As they waited in the line of cars, Vu pulled out his cell phone and began recording. From that recording, we know that a police officer approached the car and asked Vu to roll down his window.

"I don't have to roll it down, do I?" Vu asked.
"Yes, you do have to roll it down!" the cop responded. "All the way. All the way. Thank you. What are you guys up to tonight?"
"I'm going home," Vu said.
"From where?" the cop shot back.
"Oggi's."
"Oggi's. Been drinking?"
"I don't have to say anything," Vu said.
"Ok, well, we're going to send you in there [the next level of the checkpoint] and they're going to talk to you," the police officer responded. "I smell alcohol."
"You smell alcohol on me? You really smell alcohol?" Vu retorted incredulously.
"I do," the cop said.

Vu sounds guilty, right? Why else wouldn't he want to roll down the window or talk to the police, we find ourselves asking. But we know that Vu hadn't had a drop of alcohol that night -- and a subsequent breathalyzer test found his blood alcohol content was 0.0 percent.

Rather, Vu is a criminal lawyer in southern California who has dealt with dozens of DUI cases and when he saw the opportunity to go through the checkpoint, he figured he could learn why all of his clients "consented" to various tests. It never made sense to him precisely how the cops got his clients to do things that were clearly against their own interests.

"Why is it that every client consents to doing a field sobriety test?" Vu said. "Every single report has them consenting to it. I wanted to find out for myself."

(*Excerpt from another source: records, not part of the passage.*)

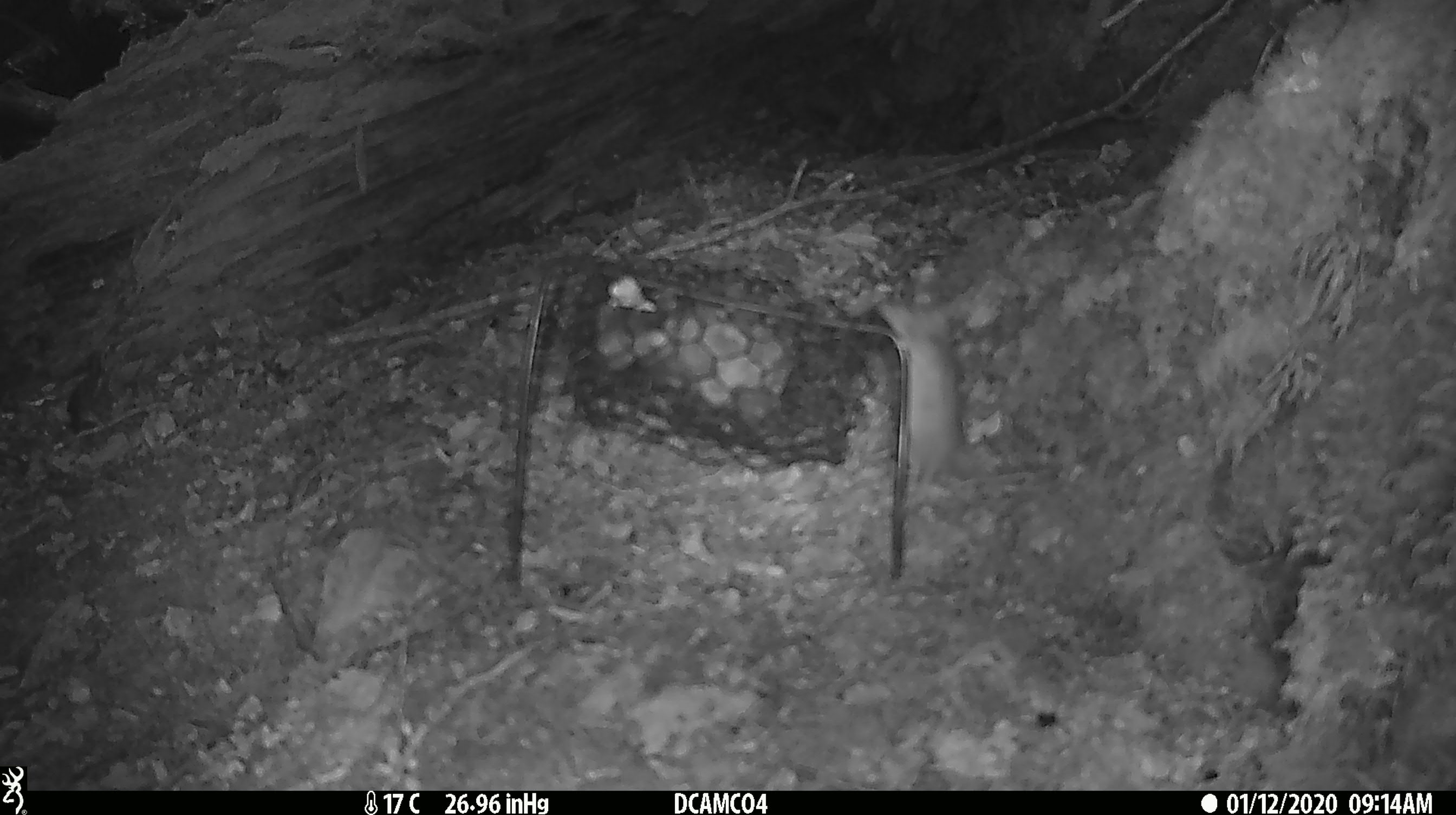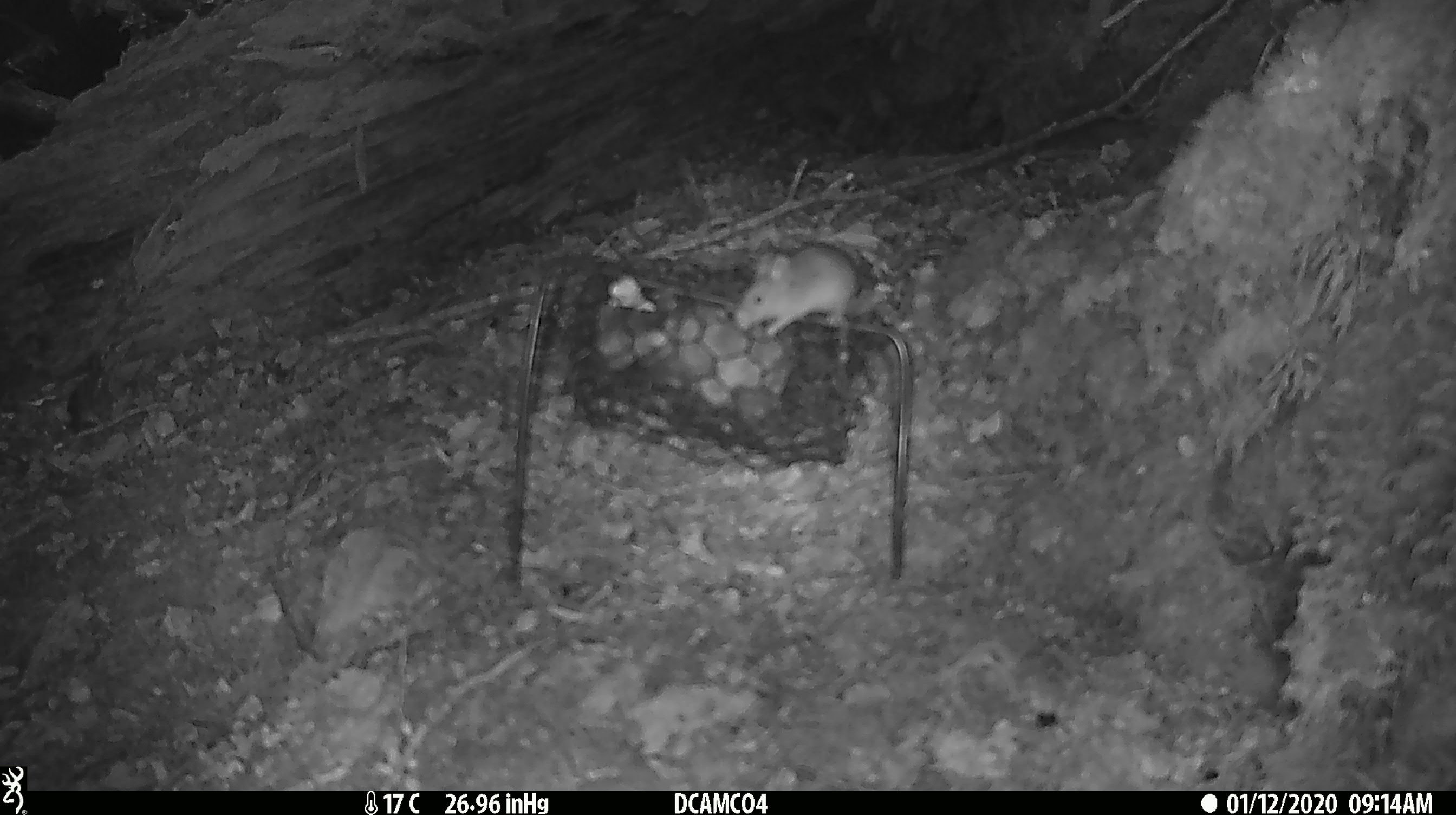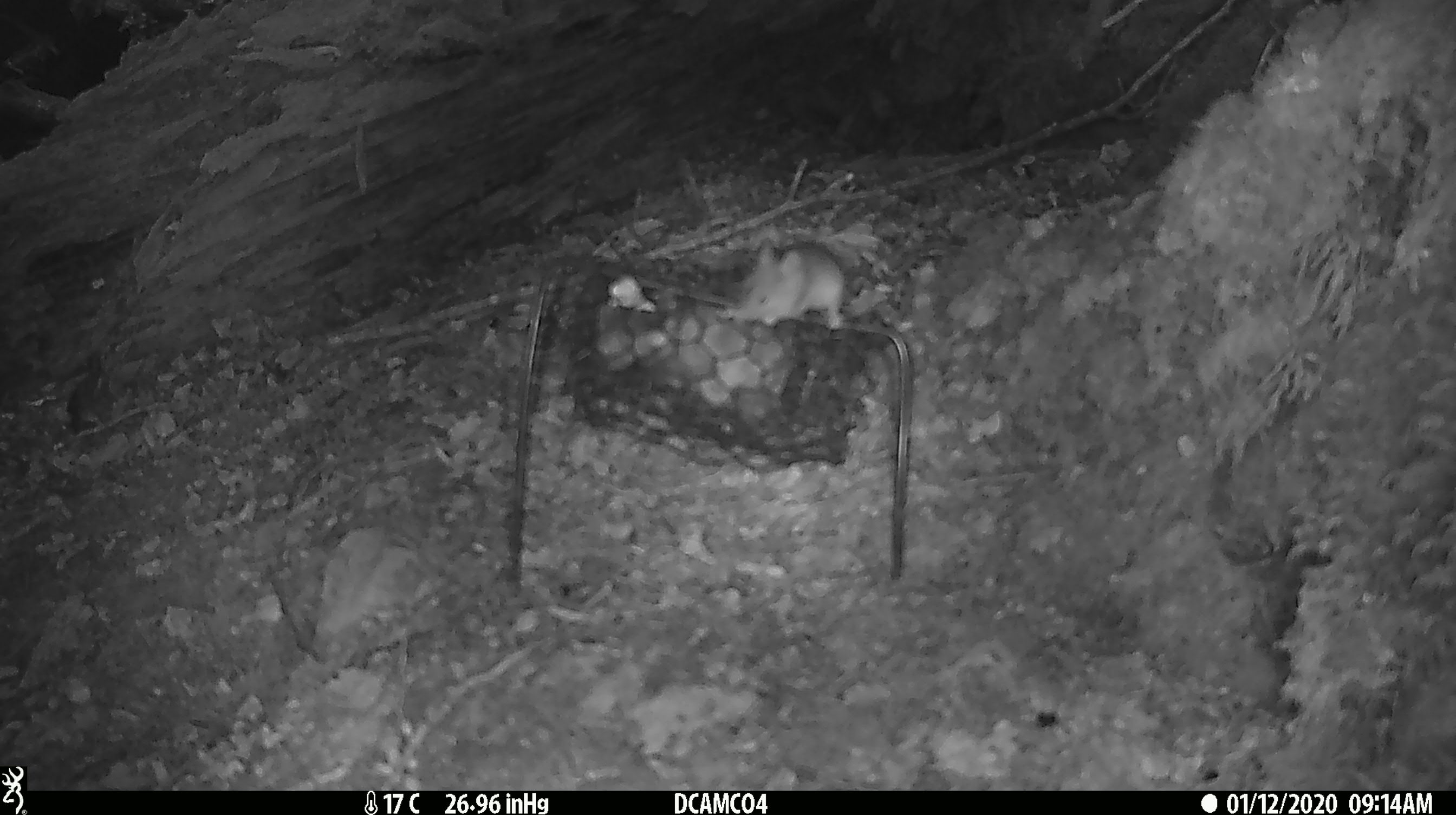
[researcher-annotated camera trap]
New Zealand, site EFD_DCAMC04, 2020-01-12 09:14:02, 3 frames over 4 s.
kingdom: Animalia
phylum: Chordata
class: Mammalia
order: Rodentia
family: Muridae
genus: Mus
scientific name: Mus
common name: mouse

For Jones, this is precisely the kind of data point that he's looking for. Vu's story alone wouldn't persuade anyone that cops were doing something systematically wrong at DUI checkpoints, but imagine hundreds of encounters in which some set of police procedures are ignored or contravened. That would be the kind of dataset that could change the way the police in southern California conducted themselves.

There are a few barriers standing in the way of the success of the experiment. First, it takes a leap of faith in Jones to upload something to OpenWatch.net. Most simply, you're giving your recording of a confrontation with an authority figure to a 23-year old self-described hacker. Second, you need many, many people to use the app and upload their audio. Third, on the OpenWatch end, they've got to be able to sift through all that audio and find patterns. Fourth, in some states -- Massachusetts and Illinois among them -- it is illegal to use a recording device to document a police action.

But, Jones adds a bit mischievously, "I will absolutely take submissions from those states."